··· Records supplied
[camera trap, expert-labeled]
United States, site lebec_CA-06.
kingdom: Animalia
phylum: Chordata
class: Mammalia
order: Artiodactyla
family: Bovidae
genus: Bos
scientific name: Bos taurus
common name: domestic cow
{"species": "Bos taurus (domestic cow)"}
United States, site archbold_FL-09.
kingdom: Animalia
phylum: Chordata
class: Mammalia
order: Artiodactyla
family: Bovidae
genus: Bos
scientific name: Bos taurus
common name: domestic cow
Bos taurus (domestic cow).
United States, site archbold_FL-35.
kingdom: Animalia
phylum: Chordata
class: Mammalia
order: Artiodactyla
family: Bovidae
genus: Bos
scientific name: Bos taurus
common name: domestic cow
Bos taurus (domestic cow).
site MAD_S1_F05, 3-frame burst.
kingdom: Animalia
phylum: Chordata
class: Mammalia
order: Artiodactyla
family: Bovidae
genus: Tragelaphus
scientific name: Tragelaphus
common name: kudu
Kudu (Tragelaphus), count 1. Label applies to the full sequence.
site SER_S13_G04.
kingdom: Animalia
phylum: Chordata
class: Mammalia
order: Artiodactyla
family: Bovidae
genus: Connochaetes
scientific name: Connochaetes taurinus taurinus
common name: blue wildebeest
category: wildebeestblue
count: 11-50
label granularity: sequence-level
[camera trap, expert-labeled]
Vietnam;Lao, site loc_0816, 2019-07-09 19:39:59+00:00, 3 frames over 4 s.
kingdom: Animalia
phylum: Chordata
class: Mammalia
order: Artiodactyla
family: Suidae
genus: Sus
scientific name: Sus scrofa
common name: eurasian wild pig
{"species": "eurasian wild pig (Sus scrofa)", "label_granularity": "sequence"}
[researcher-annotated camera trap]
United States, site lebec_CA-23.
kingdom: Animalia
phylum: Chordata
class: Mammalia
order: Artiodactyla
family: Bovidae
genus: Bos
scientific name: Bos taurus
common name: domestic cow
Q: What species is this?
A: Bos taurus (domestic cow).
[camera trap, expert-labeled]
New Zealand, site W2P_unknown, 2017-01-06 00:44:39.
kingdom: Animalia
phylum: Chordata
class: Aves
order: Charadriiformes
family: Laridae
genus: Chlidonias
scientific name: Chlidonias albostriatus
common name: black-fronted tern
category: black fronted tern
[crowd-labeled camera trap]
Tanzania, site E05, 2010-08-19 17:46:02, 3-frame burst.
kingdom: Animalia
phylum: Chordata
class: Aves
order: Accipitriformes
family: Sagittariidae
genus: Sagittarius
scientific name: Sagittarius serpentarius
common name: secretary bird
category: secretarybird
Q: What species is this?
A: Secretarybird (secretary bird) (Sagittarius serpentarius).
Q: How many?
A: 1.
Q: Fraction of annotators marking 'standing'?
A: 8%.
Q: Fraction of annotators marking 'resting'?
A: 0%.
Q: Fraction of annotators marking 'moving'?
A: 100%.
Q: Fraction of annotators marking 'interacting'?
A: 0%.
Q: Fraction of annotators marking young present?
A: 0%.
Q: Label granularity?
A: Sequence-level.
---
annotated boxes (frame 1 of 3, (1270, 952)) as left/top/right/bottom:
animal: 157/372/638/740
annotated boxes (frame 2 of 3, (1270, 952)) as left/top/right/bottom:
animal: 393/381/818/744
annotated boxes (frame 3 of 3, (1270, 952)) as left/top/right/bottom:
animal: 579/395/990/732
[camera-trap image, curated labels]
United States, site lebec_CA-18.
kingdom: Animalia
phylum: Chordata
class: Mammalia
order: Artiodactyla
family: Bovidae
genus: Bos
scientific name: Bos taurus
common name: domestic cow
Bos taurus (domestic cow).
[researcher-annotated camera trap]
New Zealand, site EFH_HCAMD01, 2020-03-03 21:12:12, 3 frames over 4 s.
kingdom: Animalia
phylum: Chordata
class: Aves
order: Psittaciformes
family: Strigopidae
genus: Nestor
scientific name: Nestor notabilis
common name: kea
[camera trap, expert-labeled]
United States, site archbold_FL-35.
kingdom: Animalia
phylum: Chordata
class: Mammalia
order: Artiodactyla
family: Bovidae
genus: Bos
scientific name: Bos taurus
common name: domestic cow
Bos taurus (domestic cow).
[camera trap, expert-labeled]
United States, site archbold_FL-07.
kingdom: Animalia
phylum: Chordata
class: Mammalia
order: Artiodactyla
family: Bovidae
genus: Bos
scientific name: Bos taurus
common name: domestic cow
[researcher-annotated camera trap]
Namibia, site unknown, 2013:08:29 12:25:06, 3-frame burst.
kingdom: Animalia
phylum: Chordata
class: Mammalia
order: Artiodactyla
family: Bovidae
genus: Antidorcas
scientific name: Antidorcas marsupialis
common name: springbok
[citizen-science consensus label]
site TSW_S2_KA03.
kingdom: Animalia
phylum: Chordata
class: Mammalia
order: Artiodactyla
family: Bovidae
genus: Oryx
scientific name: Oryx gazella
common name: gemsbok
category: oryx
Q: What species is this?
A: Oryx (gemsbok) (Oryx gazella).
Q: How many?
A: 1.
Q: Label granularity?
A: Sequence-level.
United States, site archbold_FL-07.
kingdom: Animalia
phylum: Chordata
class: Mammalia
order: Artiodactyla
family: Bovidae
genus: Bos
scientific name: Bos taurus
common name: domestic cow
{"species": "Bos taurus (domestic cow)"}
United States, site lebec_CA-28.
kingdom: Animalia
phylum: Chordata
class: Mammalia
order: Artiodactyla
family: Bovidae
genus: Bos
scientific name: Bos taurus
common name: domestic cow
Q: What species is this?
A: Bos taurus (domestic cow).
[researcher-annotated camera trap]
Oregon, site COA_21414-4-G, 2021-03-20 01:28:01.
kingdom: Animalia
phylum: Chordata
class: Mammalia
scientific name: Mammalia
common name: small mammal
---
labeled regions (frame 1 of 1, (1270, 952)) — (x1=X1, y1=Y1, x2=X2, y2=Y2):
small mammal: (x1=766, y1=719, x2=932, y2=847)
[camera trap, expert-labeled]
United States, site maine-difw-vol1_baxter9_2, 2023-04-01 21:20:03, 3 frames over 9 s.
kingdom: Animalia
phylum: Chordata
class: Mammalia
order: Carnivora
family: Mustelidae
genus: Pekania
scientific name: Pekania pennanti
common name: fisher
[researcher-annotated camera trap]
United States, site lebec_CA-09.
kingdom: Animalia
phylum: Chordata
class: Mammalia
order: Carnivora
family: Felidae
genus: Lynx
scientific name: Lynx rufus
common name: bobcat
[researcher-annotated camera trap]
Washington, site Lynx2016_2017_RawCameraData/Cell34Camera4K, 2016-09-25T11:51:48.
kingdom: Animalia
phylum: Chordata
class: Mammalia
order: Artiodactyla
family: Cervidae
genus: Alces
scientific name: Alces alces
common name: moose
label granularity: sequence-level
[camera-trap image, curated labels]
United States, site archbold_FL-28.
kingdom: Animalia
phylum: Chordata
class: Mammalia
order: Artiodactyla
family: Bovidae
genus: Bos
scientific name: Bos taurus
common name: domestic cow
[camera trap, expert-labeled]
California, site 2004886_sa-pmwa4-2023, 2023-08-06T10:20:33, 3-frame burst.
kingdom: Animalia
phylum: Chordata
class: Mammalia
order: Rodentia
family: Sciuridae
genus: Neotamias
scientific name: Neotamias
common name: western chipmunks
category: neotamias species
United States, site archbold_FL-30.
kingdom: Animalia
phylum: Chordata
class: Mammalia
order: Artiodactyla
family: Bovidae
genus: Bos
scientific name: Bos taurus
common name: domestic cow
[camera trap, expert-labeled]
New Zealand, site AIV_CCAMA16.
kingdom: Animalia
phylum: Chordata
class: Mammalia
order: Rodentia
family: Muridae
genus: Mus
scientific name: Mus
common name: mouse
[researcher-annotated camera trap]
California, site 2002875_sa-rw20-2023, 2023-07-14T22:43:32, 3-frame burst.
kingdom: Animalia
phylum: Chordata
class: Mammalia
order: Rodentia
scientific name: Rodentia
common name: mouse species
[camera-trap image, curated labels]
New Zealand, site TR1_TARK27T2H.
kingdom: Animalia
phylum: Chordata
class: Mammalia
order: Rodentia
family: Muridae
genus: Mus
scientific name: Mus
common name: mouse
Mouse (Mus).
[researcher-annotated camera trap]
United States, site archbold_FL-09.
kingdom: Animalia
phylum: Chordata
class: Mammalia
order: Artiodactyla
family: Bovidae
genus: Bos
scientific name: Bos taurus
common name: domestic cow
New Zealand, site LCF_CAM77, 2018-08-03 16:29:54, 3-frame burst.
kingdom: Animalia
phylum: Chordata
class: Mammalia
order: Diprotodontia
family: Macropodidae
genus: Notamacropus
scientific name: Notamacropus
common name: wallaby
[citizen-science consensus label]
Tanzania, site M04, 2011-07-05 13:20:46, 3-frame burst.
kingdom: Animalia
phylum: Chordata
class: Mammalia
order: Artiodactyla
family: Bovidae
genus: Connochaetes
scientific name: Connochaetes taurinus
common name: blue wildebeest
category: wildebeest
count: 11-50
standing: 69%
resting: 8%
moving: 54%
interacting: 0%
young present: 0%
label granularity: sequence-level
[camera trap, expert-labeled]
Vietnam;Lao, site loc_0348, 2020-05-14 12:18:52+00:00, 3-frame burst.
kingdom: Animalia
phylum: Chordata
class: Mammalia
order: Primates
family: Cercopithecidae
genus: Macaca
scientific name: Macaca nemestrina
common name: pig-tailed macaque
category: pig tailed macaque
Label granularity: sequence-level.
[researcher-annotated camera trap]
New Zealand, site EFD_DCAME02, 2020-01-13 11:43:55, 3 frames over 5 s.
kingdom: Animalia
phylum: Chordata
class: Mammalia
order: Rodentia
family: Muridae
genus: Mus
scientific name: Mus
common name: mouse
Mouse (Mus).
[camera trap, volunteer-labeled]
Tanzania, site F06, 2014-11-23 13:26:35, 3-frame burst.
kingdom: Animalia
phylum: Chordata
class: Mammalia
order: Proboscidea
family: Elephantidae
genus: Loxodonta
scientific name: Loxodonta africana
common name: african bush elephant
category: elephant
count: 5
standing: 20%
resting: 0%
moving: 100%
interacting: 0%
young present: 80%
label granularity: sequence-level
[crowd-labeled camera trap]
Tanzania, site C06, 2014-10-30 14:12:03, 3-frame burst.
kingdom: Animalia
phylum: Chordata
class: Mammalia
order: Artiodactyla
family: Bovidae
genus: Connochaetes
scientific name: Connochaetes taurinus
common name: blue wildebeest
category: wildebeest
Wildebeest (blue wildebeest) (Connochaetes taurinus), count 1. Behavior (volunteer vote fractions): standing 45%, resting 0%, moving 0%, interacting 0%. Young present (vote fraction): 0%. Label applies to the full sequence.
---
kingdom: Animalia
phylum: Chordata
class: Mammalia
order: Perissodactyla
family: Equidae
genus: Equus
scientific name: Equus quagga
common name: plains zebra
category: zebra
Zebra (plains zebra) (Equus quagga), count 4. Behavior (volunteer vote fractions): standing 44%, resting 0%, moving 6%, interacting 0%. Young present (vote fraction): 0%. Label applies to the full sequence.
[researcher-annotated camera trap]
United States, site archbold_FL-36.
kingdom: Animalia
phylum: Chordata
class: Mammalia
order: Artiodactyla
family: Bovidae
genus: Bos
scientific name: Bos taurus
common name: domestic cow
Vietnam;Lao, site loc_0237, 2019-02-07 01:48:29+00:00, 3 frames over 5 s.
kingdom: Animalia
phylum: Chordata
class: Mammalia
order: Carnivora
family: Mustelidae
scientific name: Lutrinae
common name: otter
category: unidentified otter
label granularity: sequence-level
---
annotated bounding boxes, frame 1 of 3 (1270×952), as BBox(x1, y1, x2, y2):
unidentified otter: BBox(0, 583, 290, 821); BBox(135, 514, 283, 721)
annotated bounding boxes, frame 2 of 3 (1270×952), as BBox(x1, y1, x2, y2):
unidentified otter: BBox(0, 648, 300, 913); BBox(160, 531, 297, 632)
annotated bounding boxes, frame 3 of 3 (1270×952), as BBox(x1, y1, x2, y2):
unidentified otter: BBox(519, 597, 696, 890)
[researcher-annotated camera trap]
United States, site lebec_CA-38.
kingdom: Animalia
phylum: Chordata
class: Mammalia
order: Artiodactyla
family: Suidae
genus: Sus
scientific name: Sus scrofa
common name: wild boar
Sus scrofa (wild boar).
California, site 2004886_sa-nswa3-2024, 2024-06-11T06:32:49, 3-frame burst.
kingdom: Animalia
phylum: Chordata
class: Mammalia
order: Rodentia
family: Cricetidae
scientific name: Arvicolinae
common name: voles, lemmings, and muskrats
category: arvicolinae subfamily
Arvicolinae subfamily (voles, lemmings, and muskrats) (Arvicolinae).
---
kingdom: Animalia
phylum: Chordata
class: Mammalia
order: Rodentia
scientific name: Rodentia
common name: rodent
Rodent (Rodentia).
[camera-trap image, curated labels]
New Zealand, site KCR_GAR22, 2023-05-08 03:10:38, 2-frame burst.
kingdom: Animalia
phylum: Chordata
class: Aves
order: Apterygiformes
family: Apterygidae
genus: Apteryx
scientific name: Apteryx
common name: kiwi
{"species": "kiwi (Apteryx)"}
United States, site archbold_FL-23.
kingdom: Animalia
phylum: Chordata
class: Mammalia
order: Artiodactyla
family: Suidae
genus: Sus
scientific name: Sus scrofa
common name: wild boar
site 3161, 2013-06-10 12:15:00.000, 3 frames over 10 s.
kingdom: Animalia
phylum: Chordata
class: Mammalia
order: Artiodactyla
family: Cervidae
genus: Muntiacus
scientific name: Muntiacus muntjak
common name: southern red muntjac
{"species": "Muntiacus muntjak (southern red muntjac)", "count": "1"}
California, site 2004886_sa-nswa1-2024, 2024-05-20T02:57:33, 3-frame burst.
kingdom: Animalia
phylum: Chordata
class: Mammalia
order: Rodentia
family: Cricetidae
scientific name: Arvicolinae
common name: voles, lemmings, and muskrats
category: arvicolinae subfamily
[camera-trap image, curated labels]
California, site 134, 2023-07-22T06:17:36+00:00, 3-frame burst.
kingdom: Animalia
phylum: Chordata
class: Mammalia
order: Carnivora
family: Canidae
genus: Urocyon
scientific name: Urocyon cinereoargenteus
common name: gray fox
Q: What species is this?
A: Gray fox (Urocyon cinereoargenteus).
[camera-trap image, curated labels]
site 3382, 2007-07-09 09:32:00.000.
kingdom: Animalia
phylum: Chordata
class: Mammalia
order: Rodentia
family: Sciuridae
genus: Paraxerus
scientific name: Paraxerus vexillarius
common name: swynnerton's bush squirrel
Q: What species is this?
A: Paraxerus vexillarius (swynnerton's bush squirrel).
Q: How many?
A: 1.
······
> _What is expected_: Output exactly, and only, the lines running from the one that contains "scientific name: Urocyon cinereoargenteus" through the last line of the entries above.

> _Written solution_:
scientific name: Urocyon cinereoargenteus
common name: gray fox
Q: What species is this?
A: Gray fox (Urocyon cinereoargenteus).
[camera-trap image, curated labels]
site 3382, 2007-07-09 09:32:00.000.
kingdom: Animalia
phylum: Chordata
class: Mammalia
order: Rodentia
family: Sciuridae
genus: Paraxerus
scientific name: Paraxerus vexillarius
common name: swynnerton's bush squirrel
Q: What species is this?
A: Paraxerus vexillarius (swynnerton's bush squirrel).
Q: How many?
A: 1.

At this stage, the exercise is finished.